Graph interpretation data
-- -- --
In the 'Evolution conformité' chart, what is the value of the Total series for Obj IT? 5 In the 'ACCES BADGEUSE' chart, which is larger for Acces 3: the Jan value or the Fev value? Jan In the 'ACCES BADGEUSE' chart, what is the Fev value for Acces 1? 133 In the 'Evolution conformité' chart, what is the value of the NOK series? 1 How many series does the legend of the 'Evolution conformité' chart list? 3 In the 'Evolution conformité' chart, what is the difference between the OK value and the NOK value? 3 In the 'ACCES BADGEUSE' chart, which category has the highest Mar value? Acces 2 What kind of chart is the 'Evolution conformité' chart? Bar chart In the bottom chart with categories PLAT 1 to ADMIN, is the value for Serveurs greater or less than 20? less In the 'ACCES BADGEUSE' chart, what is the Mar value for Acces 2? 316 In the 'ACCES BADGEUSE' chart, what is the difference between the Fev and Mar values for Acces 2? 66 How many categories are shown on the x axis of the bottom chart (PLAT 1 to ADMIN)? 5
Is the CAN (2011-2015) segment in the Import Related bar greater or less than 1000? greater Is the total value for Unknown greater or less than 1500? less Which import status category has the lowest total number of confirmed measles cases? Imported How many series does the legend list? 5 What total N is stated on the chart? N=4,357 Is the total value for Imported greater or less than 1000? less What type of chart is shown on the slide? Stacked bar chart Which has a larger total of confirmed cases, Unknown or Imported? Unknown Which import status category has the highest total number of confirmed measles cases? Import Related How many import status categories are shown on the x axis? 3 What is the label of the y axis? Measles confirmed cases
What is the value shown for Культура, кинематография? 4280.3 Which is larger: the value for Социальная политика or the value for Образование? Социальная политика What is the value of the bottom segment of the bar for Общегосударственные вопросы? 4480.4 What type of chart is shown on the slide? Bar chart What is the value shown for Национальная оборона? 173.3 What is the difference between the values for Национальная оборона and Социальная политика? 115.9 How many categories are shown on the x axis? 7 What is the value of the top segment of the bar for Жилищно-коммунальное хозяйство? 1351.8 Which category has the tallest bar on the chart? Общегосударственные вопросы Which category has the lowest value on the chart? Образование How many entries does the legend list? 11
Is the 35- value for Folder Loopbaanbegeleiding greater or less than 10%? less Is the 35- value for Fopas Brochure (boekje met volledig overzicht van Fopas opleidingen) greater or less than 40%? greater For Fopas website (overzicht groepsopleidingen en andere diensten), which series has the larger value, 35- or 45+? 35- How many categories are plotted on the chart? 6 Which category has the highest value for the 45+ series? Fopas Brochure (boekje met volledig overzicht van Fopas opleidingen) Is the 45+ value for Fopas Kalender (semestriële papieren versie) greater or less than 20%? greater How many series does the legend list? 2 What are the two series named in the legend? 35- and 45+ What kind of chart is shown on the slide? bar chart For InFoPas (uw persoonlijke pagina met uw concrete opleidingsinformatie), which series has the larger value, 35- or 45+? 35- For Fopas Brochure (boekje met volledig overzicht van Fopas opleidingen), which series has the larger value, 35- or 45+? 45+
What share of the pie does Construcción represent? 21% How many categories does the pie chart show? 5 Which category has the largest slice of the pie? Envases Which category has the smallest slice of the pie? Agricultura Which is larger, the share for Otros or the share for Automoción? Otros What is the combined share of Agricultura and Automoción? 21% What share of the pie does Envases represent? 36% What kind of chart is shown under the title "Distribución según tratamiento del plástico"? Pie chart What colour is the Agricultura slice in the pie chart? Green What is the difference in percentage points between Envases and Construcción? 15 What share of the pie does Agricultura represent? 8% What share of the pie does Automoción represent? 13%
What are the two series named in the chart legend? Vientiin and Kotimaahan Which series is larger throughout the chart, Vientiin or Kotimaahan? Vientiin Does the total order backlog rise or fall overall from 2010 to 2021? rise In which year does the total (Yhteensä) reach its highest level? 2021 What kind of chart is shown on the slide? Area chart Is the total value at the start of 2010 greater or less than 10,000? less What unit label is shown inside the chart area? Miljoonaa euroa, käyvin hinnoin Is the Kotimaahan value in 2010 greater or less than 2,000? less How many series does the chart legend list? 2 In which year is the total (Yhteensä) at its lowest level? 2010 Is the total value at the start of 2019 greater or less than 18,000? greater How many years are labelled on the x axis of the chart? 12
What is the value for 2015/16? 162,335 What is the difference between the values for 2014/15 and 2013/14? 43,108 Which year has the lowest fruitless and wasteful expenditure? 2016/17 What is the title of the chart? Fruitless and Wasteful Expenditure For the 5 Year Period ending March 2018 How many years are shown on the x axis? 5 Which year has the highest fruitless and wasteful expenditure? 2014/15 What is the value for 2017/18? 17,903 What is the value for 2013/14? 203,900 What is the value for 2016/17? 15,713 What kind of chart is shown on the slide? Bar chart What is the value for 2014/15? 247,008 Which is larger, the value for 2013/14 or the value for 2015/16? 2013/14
-- -- --
DESCRIPTION OF THE TASK
Copy out all of the material above, word for word and line for line.

REPLY
In the 'Evolution conformité' chart, what is the value of the Total series for Obj IT? 5 In the 'ACCES BADGEUSE' chart, which is larger for Acces 3: the Jan value or the Fev value? Jan In the 'ACCES BADGEUSE' chart, what is the Fev value for Acces 1? 133 In the 'Evolution conformité' chart, what is the value of the NOK series? 1 How many series does the legend of the 'Evolution conformité' chart list? 3 In the 'Evolution conformité' chart, what is the difference between the OK value and the NOK value? 3 In the 'ACCES BADGEUSE' chart, which category has the highest Mar value? Acces 2 What kind of chart is the 'Evolution conformité' chart? Bar chart In the bottom chart with categories PLAT 1 to ADMIN, is the value for Serveurs greater or less than 20? less In the 'ACCES BADGEUSE' chart, what is the Mar value for Acces 2? 316 In the 'ACCES BADGEUSE' chart, what is the difference between the Fev and Mar values for Acces 2? 66 How many categories are shown on the x axis of the bottom chart (PLAT 1 to ADMIN)? 5
Is the CAN (2011-2015) segment in the Import Related bar greater or less than 1000? greater Is the total value for Unknown greater or less than 1500? less Which import status category has the lowest total number of confirmed measles cases? Imported How many series does the legend list? 5 What total N is stated on the chart? N=4,357 Is the total value for Imported greater or less than 1000? less What type of chart is shown on the slide? Stacked bar chart Which has a larger total of confirmed cases, Unknown or Imported? Unknown Which import status category has the highest total number of confirmed measles cases? Import Related How many import status categories are shown on the x axis? 3 What is the label of the y axis? Measles confirmed cases
What is the value shown for Культура, кинематография? 4280.3 Which is larger: the value for Социальная политика or the value for Образование? Социальная политика What is the value of the bottom segment of the bar for Общегосударственные вопросы? 4480.4 What type of chart is shown on the slide? Bar chart What is the value shown for Национальная оборона? 173.3 What is the difference between the values for Национальная оборона and Социальная политика? 115.9 How many categories are shown on the x axis? 7 What is the value of the top segment of the bar for Жилищно-коммунальное хозяйство? 1351.8 Which category has the tallest bar on the chart? Общегосударственные вопросы Which category has the lowest value on the chart? Образование How many entries does the legend list? 11
Is the 35- value for Folder Loopbaanbegeleiding greater or less than 10%? less Is the 35- value for Fopas Brochure (boekje met volledig overzicht van Fopas opleidingen) greater or less than 40%? greater For Fopas website (overzicht groepsopleidingen en andere diensten), which series has the larger value, 35- or 45+? 35- How many categories are plotted on the chart? 6 Which category has the highest value for the 45+ series? Fopas Brochure (boekje met volledig overzicht van Fopas opleidingen) Is the 45+ value for Fopas Kalender (semestriële papieren versie) greater or less than 20%? greater How many series does the legend list? 2 What are the two series named in the legend? 35- and 45+ What kind of chart is shown on the slide? bar chart For InFoPas (uw persoonlijke pagina met uw concrete opleidingsinformatie), which series has the larger value, 35- or 45+? 35- For Fopas Brochure (boekje met volledig overzicht van Fopas opleidingen), which series has the larger value, 35- or 45+? 45+
What share of the pie does Construcción represent? 21% How many categories does the pie chart show? 5 Which category has the largest slice of the pie? Envases Which category has the smallest slice of the pie? Agricultura Which is larger, the share for Otros or the share for Automoción? Otros What is the combined share of Agricultura and Automoción? 21% What share of the pie does Envases represent? 36% What kind of chart is shown under the title "Distribución según tratamiento del plástico"? Pie chart What colour is the Agricultura slice in the pie chart? Green What is the difference in percentage points between Envases and Construcción? 15 What share of the pie does Agricultura represent? 8% What share of the pie does Automoción represent? 13%
What are the two series named in the chart legend? Vientiin and Kotimaahan Which series is larger throughout the chart, Vientiin or Kotimaahan? Vientiin Does the total order backlog rise or fall overall from 2010 to 2021? rise In which year does the total (Yhteensä) reach its highest level? 2021 What kind of chart is shown on the slide? Area chart Is the total value at the start of 2010 greater or less than 10,000? less What unit label is shown inside the chart area? Miljoonaa euroa, käyvin hinnoin Is the Kotimaahan value in 2010 greater or less than 2,000? less How many series does the chart legend list? 2 In which year is the total (Yhteensä) at its lowest level? 2010 Is the total value at the start of 2019 greater or less than 18,000? greater How many years are labelled on the x axis of the chart? 12
What is the value for 2015/16? 162,335 What is the difference between the values for 2014/15 and 2013/14? 43,108 Which year has the lowest fruitless and wasteful expenditure? 2016/17 What is the title of the chart? Fruitless and Wasteful Expenditure For the 5 Year Period ending March 2018 How many years are shown on the x axis? 5 Which year has the highest fruitless and wasteful expenditure? 2014/15 What is the value for 2017/18? 17,903 What is the value for 2013/14? 203,900 What is the value for 2016/17? 15,713 What kind of chart is shown on the slide? Bar chart What is the value for 2014/15? 247,008 Which is larger, the value for 2013/14 or the value for 2015/16? 2013/14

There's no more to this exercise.